[Aufgabenstellung]
Erläutern Sie anhand des Textes zum Besuchermanagement-Projekt, weshalb Horster und Reif möglichst viele weitere Digitalisierungsprojekte mit dem AIR Projekt vernetzen wollen.

[Extrahierter Text]

┌──

Ziel des auf drei Jahre angelegten Projektes, das im Januar 2022 begonnen hat, ist die Erarbeitung von Daten und Lösungen, die den Pilotregionen helfen, ein funktionierendes Besuchermanagement zu testen, zu verbessern und dabei Erfolgsfaktoren zu identifizieren, die auf andere Destinationen übertragbar sind. Dabei spielen Algorithmen der Künstlichen Intelligenz (KI) für die Prognose und die Generierung von Empfehlungen eine wichtige Rolle. Das Projekt wird vom Bundeministerium für Umwelt, Naturschutz, nukleare Sicherheit und Verbraucherschutz aus dem Programm „KI-Leuchttürme“ mit insgesamt rund 3 Millionen Euro gefördert.
Fünf Verbundpartner in Schleswig-Holstein aktiv
Allein aus Schleswig-Holstein sind fünf Verbundpartner in dem Projekt aktiv. Dr. Michael Prange, Professor für Data Science an der Fachhochschule Kiel, übernimmt mit seinem Team das Modul, in dem mit Hilfe von Künstlicher Intelligenz Modelle und Empfehlungen ausgearbeitet werden. „Wir freuen uns auf die Herausforderung, die vielfältigen Datenquellen an touristischen Orten in Deutschland in einer zentralen, standardisierten Datenplattform zusammenzuführen und für verschiedene Anwendungsfälle hilfreiche Informationen bereitzustellen, die ein ganzheitliches Besuchermanagement ermöglichen“, sagt Prange und ergänzt: „Das wird auch dem Tourismus in Schleswig-Holstein zugutekommen.“
Für die Fachhochschule Westküste sind Dr. Eric Horster, Professor für Tourismus, und Dr. Julian Reif, Forschungsreferent, mit ihrem Team des Deutschen Instituts für Tourismusforschung für die Sensortechnik wie beispielsweise Laserscanner oder Lichtschranken, die Datenbereitstellung, zum Beispiel via Mobilfunkdaten und für die Integration von bereits bestehenden Ansätzen smarter Destinationen in das Gesamtprojekt verantwortlich. „Unser Ziel ist es, möglichst viele weitere Digitalisierungsprojekte mit Bezug zum digitalen Besuchermanagement mit unserem AIR Projekt zu vernetzen. Die Entwicklungen sind einfach so dynamisch, dass mit dieser Maßnahme der Bündelung von Kompetenzen und Ideen der größtmögliche Nutzen für die Branche erzielt werden kann!“, sind sich Professor Horster und Dr. Reif einig.

└──

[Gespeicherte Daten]
┌──

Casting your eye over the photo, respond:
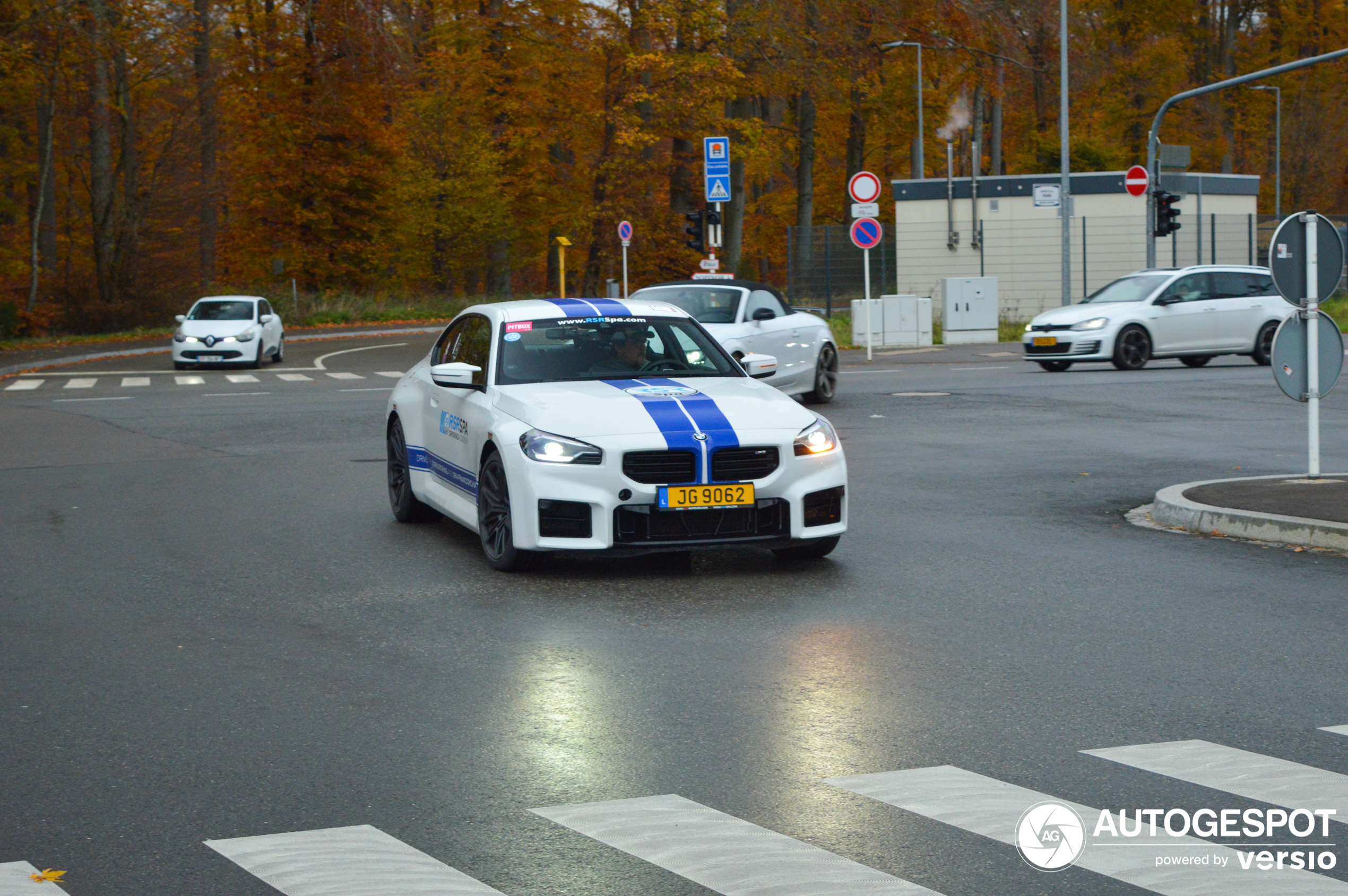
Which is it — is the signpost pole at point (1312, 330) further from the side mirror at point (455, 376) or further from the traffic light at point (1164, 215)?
the traffic light at point (1164, 215)

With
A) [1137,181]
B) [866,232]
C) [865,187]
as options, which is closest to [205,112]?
[865,187]

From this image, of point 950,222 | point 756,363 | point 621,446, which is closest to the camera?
point 621,446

└──

[Antwort]
Die Entwicklungen sind nach ihrer Aussage so dynamisch, dass die Bündelung von Kompetenzen und Ideen den größtmöglichen Nutzen für die Branche bringt.